Passage shown:
>>
Thursday, March 29, 2007

Tom Dodge review of HECHO EN TEJAS for the DMN

A COMMON HISTORY, UNCOMMON STORIES

ANTHOLOGY: Mexican writers give a fresh take on Texas

12:00 AM CDT on Sunday, March 18, 2007

By TOM DODGE / Special Contributor to The Dallas Morning News

For literary insights into Mexican life and culture, students of prior generations had Ernest Hemingway's The Pearl and assorted stories and books by John Steinbeck. While these were sympathetic insights, they portrayed Mexicans as cunning idlers, natural artists or lovable thieves. If they worked at all they were fishermen, bus drivers, soldiers, farmworkers and the like, all worthy occupations but hardly indicative of an entire culture.

Texas history books of that era never revealed the fact that Texas Mexicans defended the Alamo and fought with the Texans at San Jacinto. Certainly we never heard that Mexican soldiers in these battles believed they were fighting for their country. Neither did schoolchildren learn that the Texas Rangers, in addition to the good they did, gave rise to the Mustang Grays, a Ranger company notorious for murdering innocent Mexicans in cold blood.
<<
Given problem a: In the listing, repeat everything from the line containing "How far from rectangular" up to and including the final line of the listing, and omit the pictures from your answer.

(Rows from a dataset)
>>
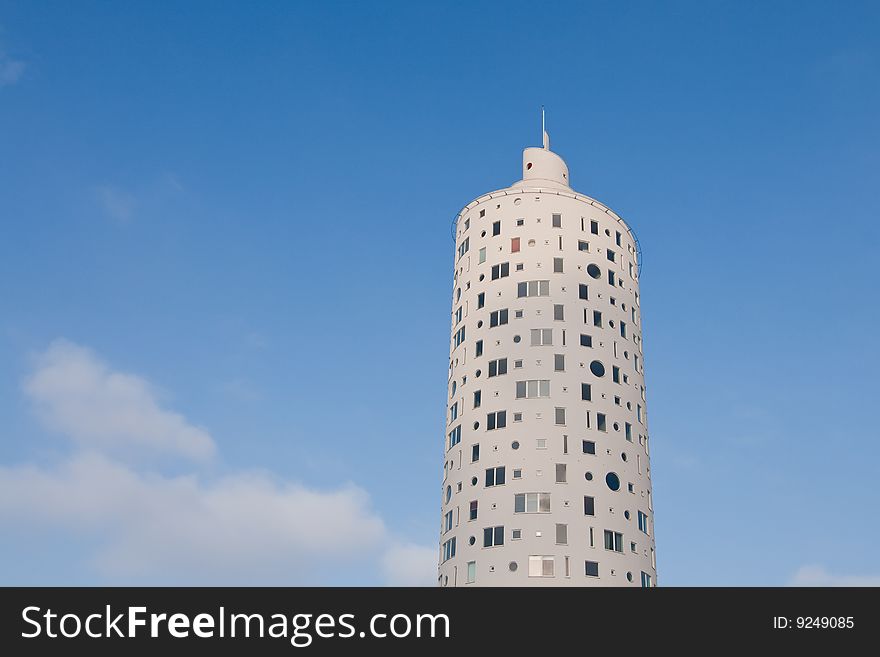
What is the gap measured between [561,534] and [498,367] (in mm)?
11631

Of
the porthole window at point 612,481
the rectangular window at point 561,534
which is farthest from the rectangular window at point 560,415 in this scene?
the rectangular window at point 561,534

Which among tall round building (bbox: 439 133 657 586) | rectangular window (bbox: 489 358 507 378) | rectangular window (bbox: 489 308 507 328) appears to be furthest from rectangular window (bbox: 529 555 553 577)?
rectangular window (bbox: 489 308 507 328)

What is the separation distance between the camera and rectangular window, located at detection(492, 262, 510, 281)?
70125 mm

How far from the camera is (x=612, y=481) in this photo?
210ft

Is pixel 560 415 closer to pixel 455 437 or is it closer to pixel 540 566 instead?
pixel 455 437

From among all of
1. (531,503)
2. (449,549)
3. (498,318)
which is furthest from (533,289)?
(449,549)

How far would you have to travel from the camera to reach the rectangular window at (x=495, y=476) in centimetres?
6316

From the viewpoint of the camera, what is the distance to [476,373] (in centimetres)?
6794

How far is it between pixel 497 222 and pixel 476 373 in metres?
11.2

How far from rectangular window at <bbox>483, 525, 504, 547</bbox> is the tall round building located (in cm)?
8

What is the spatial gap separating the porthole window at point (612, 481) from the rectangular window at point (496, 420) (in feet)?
22.8
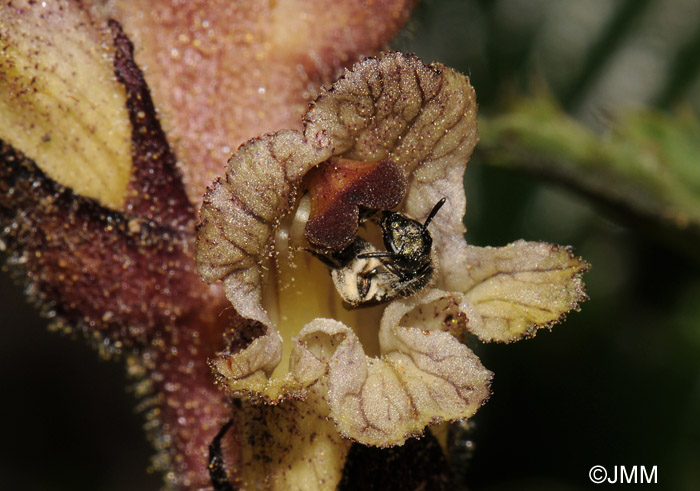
<<
Given problem b: Transcribe the Hecho en Tejas review from "For literary insights" up to and including "an entire culture.".

Written solution a:
How far from rectangular window at <bbox>483, 525, 504, 547</bbox> is the tall round building located (in cm)?
8

What is the spatial gap separating the porthole window at point (612, 481) from the rectangular window at point (496, 420) (in feet)?
22.8

Written solution b:
For literary insights into Mexican life and culture, students of prior generations had Ernest Hemingway's The Pearl and assorted stories and books by John Steinbeck. While these were sympathetic insights, they portrayed Mexicans as cunning idlers, natural artists or lovable thieves. If they worked at all they were fishermen, bus drivers, soldiers, farmworkers and the like, all worthy occupations but hardly indicative of an entire culture.